**Description of the task**
Report each line of the records below that contains the string "instances", matching case exactly.
*** Records for the task
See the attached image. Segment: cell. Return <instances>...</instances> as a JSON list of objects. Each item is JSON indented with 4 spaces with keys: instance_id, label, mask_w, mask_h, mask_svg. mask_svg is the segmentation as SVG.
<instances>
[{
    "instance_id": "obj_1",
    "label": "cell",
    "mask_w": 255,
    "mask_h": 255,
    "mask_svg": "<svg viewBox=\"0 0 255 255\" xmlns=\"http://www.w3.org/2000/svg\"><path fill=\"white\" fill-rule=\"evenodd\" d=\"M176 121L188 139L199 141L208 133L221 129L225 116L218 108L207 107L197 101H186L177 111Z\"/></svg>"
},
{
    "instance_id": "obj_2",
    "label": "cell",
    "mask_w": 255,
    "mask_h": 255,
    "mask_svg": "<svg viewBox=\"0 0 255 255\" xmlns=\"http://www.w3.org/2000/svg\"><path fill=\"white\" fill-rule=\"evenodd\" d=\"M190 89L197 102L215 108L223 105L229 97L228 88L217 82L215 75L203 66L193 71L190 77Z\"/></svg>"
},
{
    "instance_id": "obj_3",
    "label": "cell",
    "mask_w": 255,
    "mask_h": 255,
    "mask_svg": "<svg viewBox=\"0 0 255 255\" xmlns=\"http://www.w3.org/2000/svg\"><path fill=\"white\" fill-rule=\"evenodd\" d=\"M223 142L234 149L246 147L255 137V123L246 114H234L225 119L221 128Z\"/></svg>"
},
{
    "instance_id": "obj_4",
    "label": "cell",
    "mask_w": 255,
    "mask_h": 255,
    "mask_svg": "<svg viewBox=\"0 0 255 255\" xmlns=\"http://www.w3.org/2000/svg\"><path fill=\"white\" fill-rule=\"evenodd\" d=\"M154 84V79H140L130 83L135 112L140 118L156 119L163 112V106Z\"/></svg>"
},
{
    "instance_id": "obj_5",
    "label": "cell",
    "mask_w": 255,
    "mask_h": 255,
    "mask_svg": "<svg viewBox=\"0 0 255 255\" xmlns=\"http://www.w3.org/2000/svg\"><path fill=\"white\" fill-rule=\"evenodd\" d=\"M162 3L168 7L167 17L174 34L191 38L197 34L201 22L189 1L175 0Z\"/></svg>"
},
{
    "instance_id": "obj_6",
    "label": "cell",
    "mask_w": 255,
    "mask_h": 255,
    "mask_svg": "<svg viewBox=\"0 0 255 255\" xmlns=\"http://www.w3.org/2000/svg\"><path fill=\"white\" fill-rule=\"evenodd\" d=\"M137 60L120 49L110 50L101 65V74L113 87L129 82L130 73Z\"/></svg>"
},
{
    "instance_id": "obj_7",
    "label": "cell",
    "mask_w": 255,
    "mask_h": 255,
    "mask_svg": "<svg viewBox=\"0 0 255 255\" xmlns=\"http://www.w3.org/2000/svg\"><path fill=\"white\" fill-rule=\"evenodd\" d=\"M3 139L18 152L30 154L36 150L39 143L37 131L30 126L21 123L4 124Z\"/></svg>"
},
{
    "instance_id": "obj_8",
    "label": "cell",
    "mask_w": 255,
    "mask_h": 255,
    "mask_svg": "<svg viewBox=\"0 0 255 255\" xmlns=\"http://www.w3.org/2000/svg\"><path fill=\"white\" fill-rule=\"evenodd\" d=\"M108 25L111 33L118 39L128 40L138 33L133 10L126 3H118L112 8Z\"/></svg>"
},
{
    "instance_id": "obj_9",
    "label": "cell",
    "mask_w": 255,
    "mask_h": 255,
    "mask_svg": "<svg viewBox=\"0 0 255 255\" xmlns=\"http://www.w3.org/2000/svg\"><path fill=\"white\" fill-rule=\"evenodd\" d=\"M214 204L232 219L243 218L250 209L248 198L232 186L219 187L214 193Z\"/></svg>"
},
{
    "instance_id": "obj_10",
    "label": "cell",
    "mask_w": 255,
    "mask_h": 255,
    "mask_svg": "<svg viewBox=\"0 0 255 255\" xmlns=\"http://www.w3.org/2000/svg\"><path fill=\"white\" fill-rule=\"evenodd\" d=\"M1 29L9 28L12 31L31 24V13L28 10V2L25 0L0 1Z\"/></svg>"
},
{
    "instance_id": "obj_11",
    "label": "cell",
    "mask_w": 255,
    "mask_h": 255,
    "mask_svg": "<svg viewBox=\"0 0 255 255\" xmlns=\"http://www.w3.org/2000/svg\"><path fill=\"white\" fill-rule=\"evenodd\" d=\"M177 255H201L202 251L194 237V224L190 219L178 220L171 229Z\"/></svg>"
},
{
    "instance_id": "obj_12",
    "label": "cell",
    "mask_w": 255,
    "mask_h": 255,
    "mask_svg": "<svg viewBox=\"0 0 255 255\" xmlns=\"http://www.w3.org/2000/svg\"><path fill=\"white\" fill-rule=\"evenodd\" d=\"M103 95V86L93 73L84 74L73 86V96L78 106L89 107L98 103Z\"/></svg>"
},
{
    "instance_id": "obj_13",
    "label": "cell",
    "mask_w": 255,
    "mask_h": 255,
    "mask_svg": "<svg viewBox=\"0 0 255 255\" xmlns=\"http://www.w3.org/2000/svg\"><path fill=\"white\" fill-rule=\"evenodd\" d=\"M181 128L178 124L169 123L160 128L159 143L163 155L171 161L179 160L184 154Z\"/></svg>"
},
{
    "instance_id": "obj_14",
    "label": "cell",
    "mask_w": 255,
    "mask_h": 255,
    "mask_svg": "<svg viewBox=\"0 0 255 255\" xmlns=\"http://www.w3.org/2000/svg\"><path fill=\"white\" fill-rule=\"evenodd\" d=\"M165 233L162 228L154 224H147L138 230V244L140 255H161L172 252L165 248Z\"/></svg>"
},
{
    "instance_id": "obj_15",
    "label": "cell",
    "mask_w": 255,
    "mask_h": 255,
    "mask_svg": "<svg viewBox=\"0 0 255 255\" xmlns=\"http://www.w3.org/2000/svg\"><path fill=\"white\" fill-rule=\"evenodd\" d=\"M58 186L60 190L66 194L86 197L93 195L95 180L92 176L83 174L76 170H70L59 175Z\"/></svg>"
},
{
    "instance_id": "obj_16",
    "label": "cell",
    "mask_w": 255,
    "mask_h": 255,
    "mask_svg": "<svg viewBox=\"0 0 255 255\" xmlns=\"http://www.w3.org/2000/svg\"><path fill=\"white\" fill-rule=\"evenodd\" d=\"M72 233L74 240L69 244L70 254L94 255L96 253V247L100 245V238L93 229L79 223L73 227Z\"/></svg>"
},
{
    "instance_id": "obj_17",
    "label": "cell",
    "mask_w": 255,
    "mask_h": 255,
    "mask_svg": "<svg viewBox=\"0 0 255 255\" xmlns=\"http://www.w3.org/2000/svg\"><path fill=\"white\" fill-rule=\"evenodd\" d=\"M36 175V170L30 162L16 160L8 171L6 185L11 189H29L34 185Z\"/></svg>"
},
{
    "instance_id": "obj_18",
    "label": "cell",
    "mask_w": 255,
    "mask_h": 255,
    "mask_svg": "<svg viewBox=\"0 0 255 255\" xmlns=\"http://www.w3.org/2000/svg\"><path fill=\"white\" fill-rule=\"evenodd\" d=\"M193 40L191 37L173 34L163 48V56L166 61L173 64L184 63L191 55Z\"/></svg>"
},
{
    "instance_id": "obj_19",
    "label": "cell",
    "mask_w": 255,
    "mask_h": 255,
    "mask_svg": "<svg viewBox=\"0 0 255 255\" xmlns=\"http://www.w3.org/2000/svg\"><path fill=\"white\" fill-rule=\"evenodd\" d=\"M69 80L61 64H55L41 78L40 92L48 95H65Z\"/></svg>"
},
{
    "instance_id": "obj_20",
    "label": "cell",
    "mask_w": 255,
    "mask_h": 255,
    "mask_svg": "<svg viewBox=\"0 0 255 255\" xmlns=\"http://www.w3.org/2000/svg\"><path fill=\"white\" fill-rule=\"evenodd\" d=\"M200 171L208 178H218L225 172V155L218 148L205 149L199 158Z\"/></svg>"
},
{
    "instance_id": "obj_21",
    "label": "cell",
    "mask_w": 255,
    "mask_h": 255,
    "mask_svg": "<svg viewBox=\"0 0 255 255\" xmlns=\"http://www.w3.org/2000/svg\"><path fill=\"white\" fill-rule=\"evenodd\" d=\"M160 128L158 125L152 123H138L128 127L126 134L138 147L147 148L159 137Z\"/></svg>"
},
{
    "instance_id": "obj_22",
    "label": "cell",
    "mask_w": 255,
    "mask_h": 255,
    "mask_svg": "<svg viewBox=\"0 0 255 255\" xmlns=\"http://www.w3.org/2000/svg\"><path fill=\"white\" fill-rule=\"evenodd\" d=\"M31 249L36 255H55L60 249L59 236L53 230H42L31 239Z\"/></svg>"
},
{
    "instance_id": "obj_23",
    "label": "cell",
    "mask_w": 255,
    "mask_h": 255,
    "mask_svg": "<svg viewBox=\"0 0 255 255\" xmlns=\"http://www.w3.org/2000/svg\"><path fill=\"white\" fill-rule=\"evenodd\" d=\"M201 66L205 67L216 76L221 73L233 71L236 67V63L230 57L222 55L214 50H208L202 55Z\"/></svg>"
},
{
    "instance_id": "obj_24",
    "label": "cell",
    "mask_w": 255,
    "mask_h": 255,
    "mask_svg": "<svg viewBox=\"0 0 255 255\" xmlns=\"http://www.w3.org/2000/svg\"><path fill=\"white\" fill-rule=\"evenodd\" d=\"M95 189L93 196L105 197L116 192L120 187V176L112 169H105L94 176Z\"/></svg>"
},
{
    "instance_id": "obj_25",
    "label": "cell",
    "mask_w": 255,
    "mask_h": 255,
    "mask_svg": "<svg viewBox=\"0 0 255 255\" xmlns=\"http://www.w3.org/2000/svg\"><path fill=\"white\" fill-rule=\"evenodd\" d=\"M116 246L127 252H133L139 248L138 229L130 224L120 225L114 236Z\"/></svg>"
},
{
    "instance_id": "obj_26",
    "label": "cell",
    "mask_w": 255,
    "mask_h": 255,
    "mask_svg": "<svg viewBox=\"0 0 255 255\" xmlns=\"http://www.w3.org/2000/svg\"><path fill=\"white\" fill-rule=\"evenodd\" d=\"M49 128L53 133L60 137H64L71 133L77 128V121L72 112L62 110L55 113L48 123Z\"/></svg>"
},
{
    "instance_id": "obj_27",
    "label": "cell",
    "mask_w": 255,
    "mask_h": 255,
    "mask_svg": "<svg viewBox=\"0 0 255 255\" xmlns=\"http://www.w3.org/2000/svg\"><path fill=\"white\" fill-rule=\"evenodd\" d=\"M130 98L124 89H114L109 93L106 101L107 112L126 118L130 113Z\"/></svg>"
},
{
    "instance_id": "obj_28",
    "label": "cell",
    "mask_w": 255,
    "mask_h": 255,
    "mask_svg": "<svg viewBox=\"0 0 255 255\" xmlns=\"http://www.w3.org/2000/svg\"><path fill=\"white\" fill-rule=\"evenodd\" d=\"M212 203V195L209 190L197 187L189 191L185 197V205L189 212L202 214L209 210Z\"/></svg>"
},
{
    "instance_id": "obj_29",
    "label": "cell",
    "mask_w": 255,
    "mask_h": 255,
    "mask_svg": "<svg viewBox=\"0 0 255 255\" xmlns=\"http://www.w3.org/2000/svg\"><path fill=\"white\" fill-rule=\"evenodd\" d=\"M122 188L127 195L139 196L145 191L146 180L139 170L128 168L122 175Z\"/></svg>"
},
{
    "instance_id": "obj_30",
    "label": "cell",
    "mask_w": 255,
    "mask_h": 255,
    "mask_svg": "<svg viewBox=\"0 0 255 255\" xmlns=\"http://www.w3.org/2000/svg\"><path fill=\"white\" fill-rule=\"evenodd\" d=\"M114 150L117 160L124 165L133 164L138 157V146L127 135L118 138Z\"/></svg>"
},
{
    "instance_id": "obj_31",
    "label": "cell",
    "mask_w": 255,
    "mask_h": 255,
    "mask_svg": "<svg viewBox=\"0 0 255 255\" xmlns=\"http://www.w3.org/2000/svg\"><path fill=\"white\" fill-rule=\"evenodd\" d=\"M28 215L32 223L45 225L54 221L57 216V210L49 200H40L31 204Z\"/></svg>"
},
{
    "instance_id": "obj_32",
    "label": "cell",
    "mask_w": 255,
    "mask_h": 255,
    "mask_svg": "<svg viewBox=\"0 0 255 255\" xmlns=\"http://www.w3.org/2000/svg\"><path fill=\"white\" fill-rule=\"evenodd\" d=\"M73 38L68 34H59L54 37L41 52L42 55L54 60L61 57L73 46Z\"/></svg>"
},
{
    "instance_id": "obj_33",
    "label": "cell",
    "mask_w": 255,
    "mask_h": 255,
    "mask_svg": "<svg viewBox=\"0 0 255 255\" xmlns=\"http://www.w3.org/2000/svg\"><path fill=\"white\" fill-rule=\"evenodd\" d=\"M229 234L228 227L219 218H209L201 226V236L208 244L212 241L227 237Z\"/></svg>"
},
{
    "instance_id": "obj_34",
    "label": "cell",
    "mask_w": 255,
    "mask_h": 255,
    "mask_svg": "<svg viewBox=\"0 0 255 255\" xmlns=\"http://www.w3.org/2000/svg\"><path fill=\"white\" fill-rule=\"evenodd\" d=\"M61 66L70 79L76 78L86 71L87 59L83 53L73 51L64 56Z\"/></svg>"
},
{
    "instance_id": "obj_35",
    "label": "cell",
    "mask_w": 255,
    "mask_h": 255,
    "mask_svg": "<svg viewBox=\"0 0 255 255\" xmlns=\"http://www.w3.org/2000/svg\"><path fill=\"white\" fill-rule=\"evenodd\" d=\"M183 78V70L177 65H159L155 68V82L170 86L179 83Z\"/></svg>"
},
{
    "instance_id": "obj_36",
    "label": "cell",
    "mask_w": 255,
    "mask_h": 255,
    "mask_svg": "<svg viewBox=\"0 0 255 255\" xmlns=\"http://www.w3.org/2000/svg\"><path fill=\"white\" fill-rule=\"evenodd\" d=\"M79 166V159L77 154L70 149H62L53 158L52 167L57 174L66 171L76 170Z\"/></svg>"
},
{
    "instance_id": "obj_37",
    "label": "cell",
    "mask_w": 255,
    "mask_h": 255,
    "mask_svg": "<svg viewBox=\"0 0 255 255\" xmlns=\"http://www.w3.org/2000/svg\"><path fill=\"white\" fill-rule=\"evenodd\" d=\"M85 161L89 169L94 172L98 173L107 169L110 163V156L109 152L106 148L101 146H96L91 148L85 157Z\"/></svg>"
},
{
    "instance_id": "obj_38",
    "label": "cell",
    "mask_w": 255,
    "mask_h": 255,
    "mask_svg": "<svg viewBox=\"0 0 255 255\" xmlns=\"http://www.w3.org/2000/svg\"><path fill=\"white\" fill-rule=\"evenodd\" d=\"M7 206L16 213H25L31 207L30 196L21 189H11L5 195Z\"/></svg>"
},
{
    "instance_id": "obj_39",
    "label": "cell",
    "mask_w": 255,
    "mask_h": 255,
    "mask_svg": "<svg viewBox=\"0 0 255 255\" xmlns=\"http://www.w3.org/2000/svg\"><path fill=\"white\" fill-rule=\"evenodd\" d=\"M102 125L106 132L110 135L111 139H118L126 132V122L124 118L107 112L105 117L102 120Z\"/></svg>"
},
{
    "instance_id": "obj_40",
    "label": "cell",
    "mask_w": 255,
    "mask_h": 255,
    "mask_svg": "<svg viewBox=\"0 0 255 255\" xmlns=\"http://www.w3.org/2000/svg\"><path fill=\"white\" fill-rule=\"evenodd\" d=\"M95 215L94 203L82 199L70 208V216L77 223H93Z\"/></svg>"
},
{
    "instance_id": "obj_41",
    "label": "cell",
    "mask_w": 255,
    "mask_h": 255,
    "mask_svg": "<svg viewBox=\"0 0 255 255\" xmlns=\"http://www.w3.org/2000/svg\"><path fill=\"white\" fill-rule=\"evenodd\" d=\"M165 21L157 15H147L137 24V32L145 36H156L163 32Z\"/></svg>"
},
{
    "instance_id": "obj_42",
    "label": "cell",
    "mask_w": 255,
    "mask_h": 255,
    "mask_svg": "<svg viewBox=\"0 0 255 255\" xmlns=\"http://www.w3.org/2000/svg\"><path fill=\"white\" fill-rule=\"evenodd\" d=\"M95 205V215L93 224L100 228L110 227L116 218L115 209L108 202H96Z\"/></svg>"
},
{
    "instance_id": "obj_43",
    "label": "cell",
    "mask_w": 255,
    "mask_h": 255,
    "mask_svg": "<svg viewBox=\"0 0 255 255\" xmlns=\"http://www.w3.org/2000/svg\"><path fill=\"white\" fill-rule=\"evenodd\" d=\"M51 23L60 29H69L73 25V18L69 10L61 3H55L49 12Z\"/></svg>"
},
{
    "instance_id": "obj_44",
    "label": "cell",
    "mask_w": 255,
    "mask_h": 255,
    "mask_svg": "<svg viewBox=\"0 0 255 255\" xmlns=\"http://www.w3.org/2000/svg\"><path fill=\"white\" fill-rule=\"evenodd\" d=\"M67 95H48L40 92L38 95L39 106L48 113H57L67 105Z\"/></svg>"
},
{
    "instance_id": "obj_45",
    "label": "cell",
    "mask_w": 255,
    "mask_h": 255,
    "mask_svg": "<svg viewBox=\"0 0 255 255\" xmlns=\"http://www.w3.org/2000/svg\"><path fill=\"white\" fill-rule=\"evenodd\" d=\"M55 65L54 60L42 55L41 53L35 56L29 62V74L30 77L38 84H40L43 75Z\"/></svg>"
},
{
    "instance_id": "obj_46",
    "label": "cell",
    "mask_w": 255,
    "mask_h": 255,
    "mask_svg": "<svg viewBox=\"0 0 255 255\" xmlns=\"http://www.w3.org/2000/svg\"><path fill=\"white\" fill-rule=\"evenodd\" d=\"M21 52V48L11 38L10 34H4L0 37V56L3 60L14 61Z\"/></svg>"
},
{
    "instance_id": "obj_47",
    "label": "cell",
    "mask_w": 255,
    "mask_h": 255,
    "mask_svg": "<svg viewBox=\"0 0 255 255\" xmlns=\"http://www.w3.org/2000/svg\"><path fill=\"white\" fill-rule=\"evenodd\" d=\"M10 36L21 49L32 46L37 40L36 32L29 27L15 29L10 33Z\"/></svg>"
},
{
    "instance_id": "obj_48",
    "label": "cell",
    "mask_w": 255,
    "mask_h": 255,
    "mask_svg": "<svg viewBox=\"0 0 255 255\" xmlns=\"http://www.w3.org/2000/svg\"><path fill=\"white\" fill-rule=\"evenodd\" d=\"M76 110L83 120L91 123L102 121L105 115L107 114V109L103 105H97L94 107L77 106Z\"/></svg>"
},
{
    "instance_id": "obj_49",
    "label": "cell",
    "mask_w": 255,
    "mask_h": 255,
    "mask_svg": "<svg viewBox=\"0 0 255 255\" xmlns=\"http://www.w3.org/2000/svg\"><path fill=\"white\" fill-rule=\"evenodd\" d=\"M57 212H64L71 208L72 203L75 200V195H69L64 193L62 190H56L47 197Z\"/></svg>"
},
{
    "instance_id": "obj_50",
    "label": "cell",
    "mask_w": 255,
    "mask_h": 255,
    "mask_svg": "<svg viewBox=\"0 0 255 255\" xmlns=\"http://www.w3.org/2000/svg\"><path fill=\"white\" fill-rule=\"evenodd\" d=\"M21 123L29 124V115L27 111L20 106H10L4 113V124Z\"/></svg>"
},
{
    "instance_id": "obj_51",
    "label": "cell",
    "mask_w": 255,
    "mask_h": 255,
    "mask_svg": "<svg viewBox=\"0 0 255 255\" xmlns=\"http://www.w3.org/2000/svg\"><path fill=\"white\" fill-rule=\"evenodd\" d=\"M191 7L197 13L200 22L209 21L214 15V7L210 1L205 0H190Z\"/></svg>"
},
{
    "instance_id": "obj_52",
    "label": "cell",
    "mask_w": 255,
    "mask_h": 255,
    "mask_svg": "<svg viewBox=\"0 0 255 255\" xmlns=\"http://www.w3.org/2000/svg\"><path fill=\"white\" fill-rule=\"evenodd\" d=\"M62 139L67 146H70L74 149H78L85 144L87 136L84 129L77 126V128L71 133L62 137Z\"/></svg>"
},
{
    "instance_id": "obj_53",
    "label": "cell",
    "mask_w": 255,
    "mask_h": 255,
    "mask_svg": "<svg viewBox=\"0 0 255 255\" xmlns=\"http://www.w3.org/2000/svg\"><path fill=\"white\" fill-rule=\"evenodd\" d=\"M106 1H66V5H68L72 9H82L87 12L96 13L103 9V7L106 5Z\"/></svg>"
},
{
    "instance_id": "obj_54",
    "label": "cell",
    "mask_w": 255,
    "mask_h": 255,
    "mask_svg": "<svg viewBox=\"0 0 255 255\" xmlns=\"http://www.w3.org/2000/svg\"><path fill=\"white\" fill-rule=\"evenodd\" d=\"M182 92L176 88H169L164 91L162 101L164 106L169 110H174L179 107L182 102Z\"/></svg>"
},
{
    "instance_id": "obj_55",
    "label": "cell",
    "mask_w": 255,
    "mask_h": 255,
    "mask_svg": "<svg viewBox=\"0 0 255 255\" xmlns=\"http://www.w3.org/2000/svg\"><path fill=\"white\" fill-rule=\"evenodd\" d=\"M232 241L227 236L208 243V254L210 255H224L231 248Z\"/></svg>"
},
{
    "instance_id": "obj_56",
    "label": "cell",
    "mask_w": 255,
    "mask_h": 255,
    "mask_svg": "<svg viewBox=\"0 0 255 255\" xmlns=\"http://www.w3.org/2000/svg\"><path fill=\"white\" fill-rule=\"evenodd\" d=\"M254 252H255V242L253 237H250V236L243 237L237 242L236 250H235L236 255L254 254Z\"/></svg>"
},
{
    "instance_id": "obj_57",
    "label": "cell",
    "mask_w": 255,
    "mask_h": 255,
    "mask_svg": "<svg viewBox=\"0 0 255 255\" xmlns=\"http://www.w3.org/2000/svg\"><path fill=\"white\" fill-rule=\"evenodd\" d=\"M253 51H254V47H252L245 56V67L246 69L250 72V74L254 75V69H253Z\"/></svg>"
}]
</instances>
******
**Result of the task**
See the attached image. Segment: cell. Return <instances>...</instances> as a JSON list of objects. Each item is JSON indented with 4 spaces with keys: instance_id, label, mask_w, mask_h, mask_svg. mask_svg is the segmentation as SVG.
<instances>
</instances>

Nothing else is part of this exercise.